There has been a great deal of debate about the officer who was seen standing outside Marjory Stoneman Douglas High School in February. The deputy did not enter the high school building while the suspect was shooting inside, raising questions and concerns about his training and why he didn’t do anything to try to stop the suspect. The officer is now receiving an $8,000 pension each month to the dismay of some residents in Broward County, including students who were at the school the day of the shooting.
Scot Peterson is at the center of the debate as to whether he should receive a pension payment or if he should face any kind of penalty because of his actions at the school. He has offered reasons for not entering the building that include not knowing exactly where the shooting was coming from and not wanting to hinder the advancements of other officers. After reviewing some of the radio transmissions, officers have discovered contradictions in what Peterson has said and what actually happened.

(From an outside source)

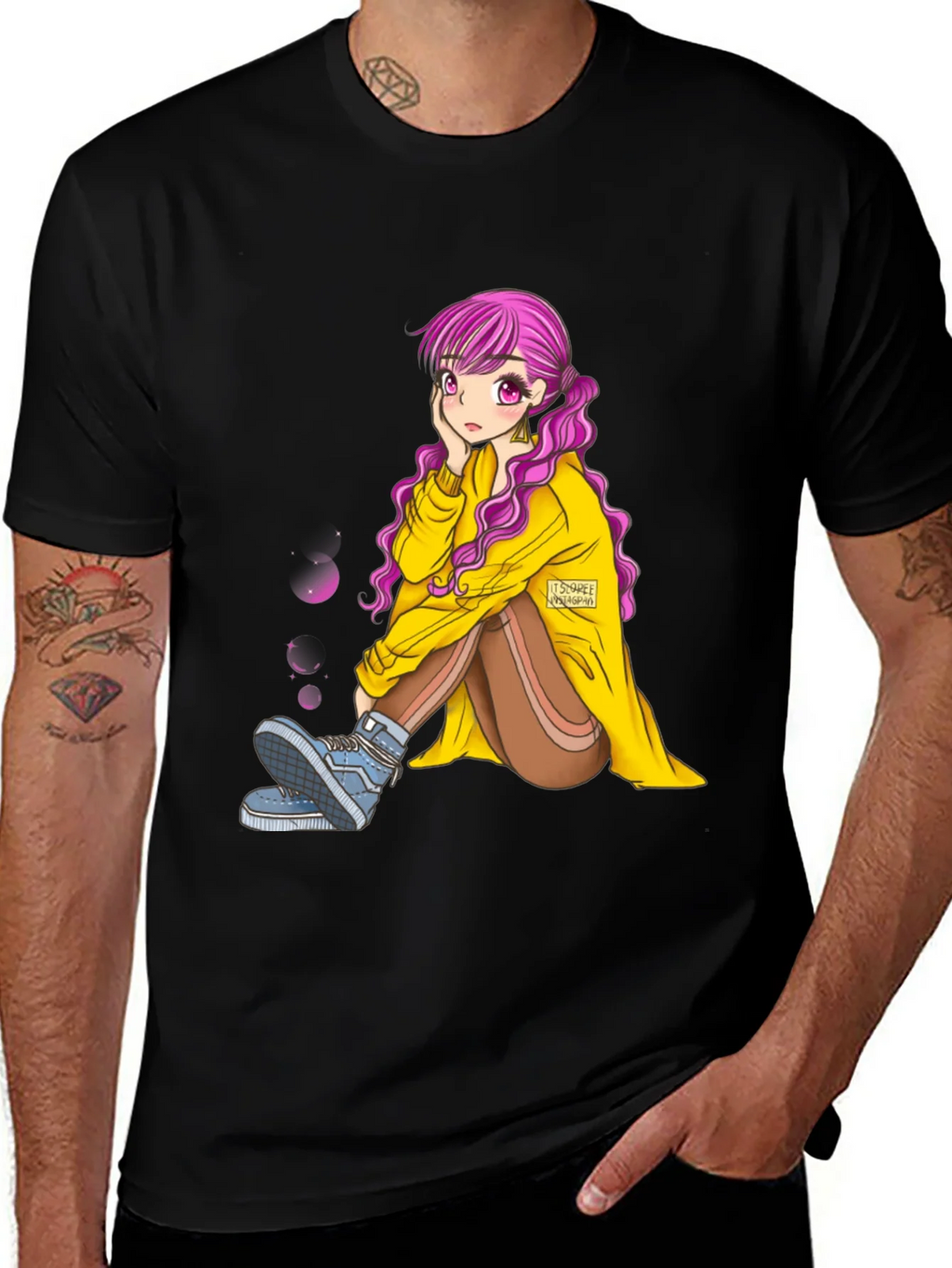 Anime Girl Graphic Tee - Unique Fashion Statement product image 1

The transmissions reveal that Peterson knew that the shots were inside the freshman building. There is also a portion of the recording asking that officers stay away from the building. Peterson’s first pension check was given in April for a little over $8,000. He will receive about $104,000 a year, which is more than he made while he was serving with the sheriff’s department. Peterson was allowed to receive his pension after investigators did not file charges for his actions outside the school. If charges would have been filed, then Peterson would not have been able to receive his pension. The amount of a deputy’s pension is determined based on the length of time that person has served with the department. The person’s average salary is also factored into the amount of the pension. If Peterson faces any charges in a civil manner or if there is a breach of trust discovered, then he could lose his pension altogether.